━━━━━ Provided text ━━━━━
Introduction
In the lab, we will learn how to perform control hijacking attacks by exploiting buffer overflows bugs. Control hijacking refers to an attack that attempts to divert the control flow of a program away from normal execution to execute arbitrary attack code (typically, dropping into a root shell). Each one of the provided programs contains a security vulnerability that you must exploit to hijack the control flow of the program and satisfy the requirements of each part.
A Statement on Ethics and Responsibility
In this lab, you will be learning about and performing control flow hijacking attacks on sample controlled piece of code. Performing the same attacks outside of the controlled environment that we provide you with is against the law and Rose-Hulman policies, and may result in fines, expulsions, and even jail time. You SHALL not attack anyone else’s machine without prior authorization and in a controlled environment.
Learning Objectives
At the end of this lab, you should be able to:
- Define control flow hijacking attacks.
- Implement different types of exploits to cause unintended consequences when running vulnerable code.
- Identify defenses against control flow hijacking attacks, and then subvert them.
━━━━━
Given instruction: Retype the passage of the lab overview from "A Statement on" to "running vulnerable code.". The data that comes next bears no relation to the lab overview.
━━━━━ Dataset rows ━━━━━
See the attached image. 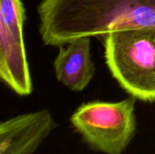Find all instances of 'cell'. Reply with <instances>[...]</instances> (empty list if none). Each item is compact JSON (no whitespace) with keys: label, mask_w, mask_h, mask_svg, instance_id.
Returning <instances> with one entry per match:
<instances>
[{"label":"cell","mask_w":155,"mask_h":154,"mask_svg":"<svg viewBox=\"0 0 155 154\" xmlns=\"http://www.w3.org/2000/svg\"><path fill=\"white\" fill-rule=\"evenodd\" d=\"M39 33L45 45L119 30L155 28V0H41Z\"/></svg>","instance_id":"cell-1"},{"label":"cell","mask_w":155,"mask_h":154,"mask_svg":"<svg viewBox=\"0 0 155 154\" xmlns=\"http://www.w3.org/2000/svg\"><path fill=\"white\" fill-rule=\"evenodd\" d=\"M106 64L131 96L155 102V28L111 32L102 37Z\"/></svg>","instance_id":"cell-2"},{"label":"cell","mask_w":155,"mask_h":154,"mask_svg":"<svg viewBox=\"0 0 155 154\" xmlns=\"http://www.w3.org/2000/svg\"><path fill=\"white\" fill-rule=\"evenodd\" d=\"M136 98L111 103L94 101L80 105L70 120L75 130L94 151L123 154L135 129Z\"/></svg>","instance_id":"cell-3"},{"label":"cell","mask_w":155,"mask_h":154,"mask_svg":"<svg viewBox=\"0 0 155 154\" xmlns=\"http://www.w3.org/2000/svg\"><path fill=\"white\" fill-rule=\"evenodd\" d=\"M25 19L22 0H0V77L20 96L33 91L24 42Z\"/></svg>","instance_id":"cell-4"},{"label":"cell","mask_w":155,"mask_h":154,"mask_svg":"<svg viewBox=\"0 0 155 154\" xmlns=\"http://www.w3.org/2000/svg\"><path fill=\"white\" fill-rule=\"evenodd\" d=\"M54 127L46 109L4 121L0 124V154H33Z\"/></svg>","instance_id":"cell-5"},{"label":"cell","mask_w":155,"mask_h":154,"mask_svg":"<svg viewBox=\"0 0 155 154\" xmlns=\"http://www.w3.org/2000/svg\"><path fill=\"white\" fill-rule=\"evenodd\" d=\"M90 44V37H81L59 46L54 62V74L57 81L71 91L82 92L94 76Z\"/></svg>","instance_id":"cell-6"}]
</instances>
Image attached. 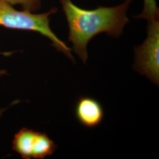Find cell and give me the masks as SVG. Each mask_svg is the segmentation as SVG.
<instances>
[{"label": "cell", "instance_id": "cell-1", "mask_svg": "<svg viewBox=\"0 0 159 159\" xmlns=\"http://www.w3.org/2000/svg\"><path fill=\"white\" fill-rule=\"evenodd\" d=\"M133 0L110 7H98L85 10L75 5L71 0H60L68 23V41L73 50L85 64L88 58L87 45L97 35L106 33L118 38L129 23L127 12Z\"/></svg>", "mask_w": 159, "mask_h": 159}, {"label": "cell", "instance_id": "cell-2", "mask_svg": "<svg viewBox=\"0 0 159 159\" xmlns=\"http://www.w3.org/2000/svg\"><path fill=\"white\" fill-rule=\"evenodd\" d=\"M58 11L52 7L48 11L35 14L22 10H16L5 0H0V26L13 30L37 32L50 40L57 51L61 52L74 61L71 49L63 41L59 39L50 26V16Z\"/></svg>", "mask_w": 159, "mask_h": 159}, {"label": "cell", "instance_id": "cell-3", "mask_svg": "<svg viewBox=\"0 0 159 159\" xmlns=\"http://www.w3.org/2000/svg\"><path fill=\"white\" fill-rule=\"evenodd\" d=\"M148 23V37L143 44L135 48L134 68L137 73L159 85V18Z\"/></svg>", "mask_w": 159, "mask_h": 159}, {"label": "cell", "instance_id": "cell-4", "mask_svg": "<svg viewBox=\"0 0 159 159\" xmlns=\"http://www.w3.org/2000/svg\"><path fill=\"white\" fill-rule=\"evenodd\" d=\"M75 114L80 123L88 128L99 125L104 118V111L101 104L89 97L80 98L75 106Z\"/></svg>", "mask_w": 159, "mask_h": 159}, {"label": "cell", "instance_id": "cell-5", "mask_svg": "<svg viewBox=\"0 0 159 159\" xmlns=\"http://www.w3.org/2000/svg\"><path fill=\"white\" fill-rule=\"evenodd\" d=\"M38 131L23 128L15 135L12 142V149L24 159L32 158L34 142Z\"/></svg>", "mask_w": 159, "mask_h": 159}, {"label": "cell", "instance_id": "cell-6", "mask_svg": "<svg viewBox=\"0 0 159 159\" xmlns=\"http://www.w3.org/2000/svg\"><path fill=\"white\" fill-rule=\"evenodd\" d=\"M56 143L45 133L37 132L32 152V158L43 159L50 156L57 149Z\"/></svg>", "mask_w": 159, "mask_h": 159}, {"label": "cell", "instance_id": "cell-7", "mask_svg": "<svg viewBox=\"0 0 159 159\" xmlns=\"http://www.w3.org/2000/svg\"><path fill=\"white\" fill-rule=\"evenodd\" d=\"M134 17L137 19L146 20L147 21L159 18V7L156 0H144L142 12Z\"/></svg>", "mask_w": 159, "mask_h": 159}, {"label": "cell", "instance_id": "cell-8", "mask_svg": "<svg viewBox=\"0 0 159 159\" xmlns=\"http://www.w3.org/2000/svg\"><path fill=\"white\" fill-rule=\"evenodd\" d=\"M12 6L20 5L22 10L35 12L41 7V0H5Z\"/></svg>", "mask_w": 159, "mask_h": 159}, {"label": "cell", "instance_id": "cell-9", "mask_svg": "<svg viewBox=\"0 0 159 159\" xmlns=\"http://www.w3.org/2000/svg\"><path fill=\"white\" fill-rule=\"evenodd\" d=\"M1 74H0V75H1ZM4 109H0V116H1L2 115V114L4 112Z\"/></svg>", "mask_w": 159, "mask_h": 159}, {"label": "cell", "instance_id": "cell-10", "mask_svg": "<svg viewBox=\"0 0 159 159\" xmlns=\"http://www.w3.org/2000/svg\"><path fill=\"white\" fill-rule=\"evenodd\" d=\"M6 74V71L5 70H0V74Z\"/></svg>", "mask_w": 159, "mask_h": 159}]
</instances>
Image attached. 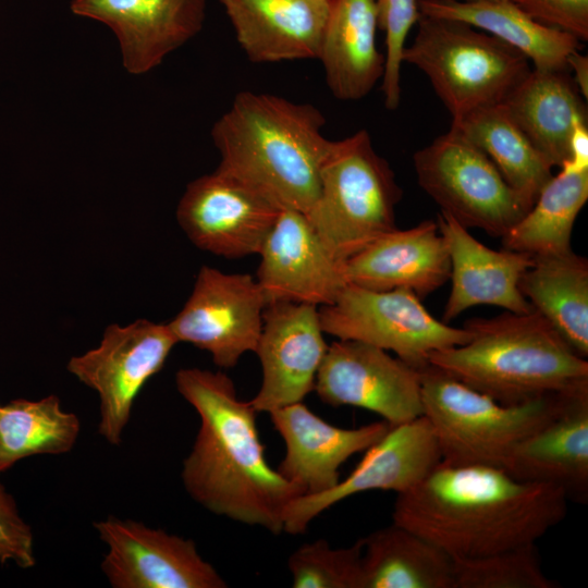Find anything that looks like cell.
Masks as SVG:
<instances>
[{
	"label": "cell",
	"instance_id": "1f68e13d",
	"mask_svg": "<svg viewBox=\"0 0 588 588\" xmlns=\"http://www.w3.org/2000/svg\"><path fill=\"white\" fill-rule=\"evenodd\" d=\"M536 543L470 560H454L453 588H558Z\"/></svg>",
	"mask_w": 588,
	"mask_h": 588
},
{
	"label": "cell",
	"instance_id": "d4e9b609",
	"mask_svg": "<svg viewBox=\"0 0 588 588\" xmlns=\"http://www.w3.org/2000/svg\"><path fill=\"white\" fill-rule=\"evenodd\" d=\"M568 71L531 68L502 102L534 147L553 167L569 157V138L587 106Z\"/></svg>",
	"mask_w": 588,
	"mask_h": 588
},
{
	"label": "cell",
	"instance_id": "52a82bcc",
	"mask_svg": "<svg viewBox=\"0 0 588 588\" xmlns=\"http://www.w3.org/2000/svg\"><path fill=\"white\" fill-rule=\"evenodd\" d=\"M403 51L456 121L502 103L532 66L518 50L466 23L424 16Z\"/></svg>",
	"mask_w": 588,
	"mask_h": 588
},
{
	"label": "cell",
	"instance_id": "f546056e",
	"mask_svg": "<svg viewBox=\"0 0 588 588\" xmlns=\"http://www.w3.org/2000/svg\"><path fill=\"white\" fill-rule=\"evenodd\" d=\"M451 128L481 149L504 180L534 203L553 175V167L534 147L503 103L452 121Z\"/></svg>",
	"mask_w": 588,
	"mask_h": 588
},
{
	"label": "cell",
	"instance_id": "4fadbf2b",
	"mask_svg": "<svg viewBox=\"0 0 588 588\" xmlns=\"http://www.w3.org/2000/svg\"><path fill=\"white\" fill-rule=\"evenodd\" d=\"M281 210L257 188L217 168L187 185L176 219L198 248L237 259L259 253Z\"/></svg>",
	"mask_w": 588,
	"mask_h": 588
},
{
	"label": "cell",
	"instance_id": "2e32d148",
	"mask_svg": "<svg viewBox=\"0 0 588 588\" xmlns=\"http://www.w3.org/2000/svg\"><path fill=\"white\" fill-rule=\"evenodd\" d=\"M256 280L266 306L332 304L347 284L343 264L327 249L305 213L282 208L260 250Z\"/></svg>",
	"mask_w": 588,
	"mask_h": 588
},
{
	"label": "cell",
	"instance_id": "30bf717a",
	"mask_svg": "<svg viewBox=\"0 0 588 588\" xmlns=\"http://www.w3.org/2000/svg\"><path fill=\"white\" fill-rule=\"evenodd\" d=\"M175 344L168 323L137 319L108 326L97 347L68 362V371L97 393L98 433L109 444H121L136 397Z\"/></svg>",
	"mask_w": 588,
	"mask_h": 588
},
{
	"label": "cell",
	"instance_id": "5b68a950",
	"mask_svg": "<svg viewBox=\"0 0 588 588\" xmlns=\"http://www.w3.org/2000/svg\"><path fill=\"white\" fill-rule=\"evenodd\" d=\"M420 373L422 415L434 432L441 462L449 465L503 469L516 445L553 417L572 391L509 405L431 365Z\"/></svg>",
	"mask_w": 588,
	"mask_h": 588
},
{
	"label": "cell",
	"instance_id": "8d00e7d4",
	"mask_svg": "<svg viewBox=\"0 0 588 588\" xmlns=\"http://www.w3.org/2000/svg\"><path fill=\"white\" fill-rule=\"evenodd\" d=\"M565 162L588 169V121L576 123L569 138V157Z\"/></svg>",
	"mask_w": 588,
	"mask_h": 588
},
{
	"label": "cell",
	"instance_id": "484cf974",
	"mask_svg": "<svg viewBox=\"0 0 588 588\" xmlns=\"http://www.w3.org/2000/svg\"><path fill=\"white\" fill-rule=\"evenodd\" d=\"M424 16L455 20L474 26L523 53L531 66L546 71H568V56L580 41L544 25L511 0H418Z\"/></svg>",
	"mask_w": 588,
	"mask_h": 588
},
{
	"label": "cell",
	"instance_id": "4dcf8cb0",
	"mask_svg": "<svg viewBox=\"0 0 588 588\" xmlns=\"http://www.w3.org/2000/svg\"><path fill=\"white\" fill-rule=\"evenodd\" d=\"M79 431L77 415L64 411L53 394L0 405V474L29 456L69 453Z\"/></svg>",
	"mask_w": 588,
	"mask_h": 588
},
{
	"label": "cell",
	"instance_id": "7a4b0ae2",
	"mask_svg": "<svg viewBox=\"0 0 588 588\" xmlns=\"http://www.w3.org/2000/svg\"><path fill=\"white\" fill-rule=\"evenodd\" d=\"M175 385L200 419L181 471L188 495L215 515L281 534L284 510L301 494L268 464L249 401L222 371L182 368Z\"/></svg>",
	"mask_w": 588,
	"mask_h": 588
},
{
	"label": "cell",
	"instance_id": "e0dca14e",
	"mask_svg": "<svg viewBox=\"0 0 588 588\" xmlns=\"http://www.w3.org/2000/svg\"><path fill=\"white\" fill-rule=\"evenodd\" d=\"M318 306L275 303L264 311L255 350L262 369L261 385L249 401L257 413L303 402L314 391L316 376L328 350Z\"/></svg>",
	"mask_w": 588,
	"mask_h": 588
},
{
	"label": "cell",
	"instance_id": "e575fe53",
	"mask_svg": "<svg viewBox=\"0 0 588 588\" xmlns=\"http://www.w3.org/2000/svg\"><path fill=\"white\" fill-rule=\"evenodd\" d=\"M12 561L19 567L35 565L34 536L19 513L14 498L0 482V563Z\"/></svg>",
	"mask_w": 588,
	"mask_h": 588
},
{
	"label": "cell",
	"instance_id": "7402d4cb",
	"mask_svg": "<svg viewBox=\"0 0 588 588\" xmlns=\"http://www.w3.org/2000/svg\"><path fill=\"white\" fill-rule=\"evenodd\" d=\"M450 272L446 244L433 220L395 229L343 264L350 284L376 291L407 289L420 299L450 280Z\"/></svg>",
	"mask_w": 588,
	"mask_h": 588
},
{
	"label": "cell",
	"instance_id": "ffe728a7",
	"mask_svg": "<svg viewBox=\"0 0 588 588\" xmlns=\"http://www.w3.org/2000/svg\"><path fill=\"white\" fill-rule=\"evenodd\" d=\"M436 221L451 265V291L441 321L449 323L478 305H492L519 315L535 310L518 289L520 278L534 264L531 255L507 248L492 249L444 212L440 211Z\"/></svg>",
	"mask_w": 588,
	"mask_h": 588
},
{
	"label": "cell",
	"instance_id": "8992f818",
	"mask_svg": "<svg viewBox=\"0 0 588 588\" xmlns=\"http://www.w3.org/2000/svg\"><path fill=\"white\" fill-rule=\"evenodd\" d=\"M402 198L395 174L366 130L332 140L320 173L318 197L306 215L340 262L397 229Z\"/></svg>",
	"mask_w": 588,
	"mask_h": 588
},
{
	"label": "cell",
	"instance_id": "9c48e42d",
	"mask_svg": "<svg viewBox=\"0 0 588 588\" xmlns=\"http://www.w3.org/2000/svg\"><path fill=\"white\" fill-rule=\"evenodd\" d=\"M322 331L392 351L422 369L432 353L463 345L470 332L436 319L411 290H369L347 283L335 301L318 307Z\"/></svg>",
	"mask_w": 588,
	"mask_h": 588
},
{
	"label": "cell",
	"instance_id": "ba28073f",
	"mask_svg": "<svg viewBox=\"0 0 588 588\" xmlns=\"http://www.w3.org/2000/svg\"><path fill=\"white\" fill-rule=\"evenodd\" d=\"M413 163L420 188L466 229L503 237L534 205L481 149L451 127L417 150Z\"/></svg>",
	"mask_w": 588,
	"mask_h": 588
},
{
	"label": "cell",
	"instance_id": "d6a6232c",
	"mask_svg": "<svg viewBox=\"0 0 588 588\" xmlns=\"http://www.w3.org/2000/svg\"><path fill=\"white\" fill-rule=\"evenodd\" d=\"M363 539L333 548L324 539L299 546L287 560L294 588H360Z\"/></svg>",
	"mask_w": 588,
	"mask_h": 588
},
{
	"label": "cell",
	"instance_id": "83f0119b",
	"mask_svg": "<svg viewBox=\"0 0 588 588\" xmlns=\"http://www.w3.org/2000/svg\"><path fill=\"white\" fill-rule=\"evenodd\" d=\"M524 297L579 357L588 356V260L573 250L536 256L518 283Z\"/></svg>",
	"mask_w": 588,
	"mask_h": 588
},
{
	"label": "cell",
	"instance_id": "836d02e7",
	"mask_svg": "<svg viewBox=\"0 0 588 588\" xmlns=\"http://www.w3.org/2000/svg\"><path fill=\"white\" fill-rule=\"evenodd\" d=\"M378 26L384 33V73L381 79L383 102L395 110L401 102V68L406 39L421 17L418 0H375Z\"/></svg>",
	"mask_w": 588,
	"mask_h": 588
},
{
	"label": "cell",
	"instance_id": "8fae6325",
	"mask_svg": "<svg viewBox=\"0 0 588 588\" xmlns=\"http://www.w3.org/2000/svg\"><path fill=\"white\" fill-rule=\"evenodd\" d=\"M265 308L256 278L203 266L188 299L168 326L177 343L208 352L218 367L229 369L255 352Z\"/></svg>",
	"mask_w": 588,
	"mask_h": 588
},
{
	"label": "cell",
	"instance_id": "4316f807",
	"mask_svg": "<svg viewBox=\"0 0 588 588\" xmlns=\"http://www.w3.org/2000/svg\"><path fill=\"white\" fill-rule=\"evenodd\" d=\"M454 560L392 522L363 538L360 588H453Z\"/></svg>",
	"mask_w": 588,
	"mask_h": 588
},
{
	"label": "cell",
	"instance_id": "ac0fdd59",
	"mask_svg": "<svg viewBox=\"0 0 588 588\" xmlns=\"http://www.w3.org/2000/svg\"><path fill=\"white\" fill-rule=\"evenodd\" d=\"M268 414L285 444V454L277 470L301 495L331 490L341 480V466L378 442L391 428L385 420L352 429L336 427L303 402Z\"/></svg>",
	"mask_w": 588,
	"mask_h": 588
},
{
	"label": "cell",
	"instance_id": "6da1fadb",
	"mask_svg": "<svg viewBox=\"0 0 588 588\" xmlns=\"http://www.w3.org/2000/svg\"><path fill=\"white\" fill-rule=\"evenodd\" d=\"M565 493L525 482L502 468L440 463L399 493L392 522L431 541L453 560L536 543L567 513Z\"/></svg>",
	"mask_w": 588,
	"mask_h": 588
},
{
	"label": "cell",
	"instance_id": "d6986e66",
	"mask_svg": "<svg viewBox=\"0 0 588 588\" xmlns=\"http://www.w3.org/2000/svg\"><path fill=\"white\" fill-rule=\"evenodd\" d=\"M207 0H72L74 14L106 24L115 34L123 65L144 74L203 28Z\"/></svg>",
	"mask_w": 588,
━━━━━
Worked solution:
A Statement on Ethics and Responsibility
In this lab, you will be learning about and performing control flow hijacking attacks on sample controlled piece of code. Performing the same attacks outside of the controlled environment that we provide you with is against the law and Rose-Hulman policies, and may result in fines, expulsions, and even jail time. You SHALL not attack anyone else’s machine without prior authorization and in a controlled environment.
Learning Objectives
At the end of this lab, you should be able to:
- Define control flow hijacking attacks.
- Implement different types of exploits to cause unintended consequences when running vulnerable code.